I guess my core point is that in some patients seizures are normal, that is their baseline. So part of your assessment should be determining if what they experienced is a deviation from their baseline or not.



* If patients without GPs continue to refuse transport I will usually take the time to track down the names/phone numbers of the student clinic, or the local walk in clinics, or low income clinics or whatever it is that suits them.
 
You will find a lot of epileptic pt's will refuse to be transported. They know their condition better then you do. They have lived with it, most for their entire lives. If they know that it was a break through seizure, they do not want to go to the ER. The ER will do nothing for them. They will tell their neurologist and go from there.

Now, I treat them like a diabetic. They will not be allowed to refuse, unless fully alert and oriented. Plus, there must be someone with them, to keep an eye on them.

I think that is the point that is trying to be made. The ER will not do a lot for an Epilieptic. They may check levels, but will not adjust medication. That will be left to the Pt's Dr to decide.

This is a decision that must be made very carefully. You have to take a lot into consideration. But, always remember. If the Pt is alert and able to make their own decisions, you cannot force them to go. It is still their choice. We can advise them and give them options. It is still their choice to make.

Figures someone would say what I wanted to while I was spending 2 hours making sure my reply made sense, lol.

I find it interesting you approach them the same way as diabetics; I'm comforted when I'm not the only one who thinks about something a certain way.
 
Thanks you two. I feel comfortable with those thought processes.
 
My only concern with this pt would be that he had the skating injury with a pole a couple weeks back. Was that a head injury? If so it could explain the recent increase in his seizure activity, did he have follow-up medical Tx for that injury? My decision for transport would rest on the answers to those qeustions.
 
I don't think I saw this answer on here yet... ( and it was there... my bad for repeating it.. )

Med control. Why put that liability on us? If the person is not coherent, and we did not do everything in our power as a typical provider would ( court terms ), that can damage you. ( and you better bet they will hold those professional standards high, and will use professional references with our textbooks... and if you deviate, at least have an acceptable reason why )

Things like make an extra effort to contact family.
Get med control and advise them... 1 - its a recorded line. 2 - If he gives you an order, you ( at least we can ) can summons law enforcement for an emergency detainment order. Sure, the pt won't be happy.... not my problem. But if the pt is bad enough to raise a flag in my head and could potentialy injure or harm themselves or someone else... you bet I am gonna cover myself very well. Been thru it... court sucks.... depositions suck... the documentation saved my gluteous.

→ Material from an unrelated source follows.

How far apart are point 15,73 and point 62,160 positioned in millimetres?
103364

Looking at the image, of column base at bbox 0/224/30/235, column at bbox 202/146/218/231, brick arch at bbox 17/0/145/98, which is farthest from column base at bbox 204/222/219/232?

Most of my court cases came from drunks/stressed folks who don't remember signing a refusal/or agreeing to treatment and call foul play. Your documentation will play the biggest role in your life on the outcome. ( and that includes documented witnessess, like law enforcement... so that they too can get sucked in the legal vortex that should be on our side. )

And I do agree with the one post... where there are 2 sides to the story. And its best to get them all, accurately. Some of my cases were mere misunderstandings and uneducated complaints because of someone thinking it should have turned out one way without all the facts. ( one side gets that all the time. )

consensus facit legem

Peace
 
The way I look at it, is that the patient had a significant seizure (3 minutes) and has a history of recent trauma, and is still "dazed and confused"

If the patient is not completely alert, and orientated to person place time and event, then they get transported.

I know that if I were in the patient's shoes, I would hope that someone would transport me to the ER via EMS.

You have no way of knowing if the seizures are of the same etiology as his previous seizures, (especially given the recent trauma) or if he is compliant with medications, and the patient is really not in any condition to give you an accurate history.